Exercise description — Copy the passage about Edith from "The last major" up to and including "in that condition.", putting "caregiver" in place of "caretaker".

+++ Supplied passage +++

Among her many companions, Edith always had cats around. As a child she played with the barn cats. One cat in particular went missing during the winter and Edith pined away, thinking he would never come back. But when spring came, the cat came back. When Cindy was in college, she brought her a black and white kitten who loved to chase and retrieve balls. That cat lived a good long cat life of 18 years.

Cats were a major theme, with cat decorations all over the house. Natalie and Sharon received cat clocks, cat sweaters, cat hats, and cat calendars for birthday gifts. They will always remember the birthdays and holiday dinners with Edith, especially when she brought kugel or sweet and sour meatballs.

The last major event when Edith was able to go out and celebrate was for Cindy’s graduation in 2010, when she received her MFA in creative writing. But the last ten years were increasingly difficult for her, and she was blessed to have Cindy there for company, to take over the financial responsibilities, to take care of the cats, and eventually, to be her caretaker. Once Edith was diagnosed with cancer two years ago, she stopped going out entirely. Because she was so meticulous about her looks, she simply didn’t want to be seen in that condition.

+++ Recorded information +++

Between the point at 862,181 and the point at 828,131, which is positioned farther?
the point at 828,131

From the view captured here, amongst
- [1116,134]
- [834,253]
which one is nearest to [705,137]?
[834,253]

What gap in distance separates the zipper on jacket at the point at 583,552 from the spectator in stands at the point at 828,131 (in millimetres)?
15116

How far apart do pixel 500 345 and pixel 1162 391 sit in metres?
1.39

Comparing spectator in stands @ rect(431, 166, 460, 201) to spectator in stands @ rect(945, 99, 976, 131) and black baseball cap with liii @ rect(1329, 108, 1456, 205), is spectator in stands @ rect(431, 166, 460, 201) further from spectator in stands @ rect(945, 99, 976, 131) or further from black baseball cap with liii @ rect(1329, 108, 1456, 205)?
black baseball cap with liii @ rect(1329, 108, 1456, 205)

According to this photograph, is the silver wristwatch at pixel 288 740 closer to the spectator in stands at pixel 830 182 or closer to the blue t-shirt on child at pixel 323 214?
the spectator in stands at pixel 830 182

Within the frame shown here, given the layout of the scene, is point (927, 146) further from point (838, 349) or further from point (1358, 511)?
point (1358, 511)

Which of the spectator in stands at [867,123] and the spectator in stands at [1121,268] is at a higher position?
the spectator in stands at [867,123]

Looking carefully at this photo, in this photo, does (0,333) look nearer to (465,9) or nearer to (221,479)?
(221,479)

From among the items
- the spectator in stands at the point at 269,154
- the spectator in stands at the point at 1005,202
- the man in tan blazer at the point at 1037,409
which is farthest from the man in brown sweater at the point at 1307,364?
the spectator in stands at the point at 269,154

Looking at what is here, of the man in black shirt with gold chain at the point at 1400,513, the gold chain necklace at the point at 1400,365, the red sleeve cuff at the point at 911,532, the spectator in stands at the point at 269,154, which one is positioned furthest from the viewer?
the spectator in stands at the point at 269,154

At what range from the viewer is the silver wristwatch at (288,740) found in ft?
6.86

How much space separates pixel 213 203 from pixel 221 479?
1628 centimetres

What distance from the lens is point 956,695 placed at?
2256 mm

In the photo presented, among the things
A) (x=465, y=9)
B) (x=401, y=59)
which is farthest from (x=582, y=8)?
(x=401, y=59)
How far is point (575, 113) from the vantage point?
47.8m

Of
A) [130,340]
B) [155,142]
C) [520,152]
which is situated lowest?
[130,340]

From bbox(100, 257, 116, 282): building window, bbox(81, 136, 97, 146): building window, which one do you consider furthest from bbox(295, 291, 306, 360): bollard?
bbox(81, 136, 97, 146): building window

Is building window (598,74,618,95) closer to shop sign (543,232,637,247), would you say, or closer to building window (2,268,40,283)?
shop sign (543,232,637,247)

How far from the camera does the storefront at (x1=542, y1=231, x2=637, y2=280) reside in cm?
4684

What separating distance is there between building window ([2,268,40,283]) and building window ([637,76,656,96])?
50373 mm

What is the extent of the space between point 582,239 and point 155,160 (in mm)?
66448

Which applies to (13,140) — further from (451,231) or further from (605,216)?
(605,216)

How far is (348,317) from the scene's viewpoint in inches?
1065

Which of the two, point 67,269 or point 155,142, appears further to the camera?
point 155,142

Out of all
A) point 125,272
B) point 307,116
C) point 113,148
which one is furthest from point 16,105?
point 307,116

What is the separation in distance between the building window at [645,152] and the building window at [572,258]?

+++

Exercise solution —
The last major event when Edith was able to go out and celebrate was for Cindy’s graduation in 2010, when she received her MFA in creative writing. But the last ten years were increasingly difficult for her, and she was blessed to have Cindy there for company, to take over the financial responsibilities, to take care of the cats, and eventually, to be her caregiver. Once Edith was diagnosed with cancer two years ago, she stopped going out entirely. Because she was so meticulous about her looks, she simply didn’t want to be seen in that condition.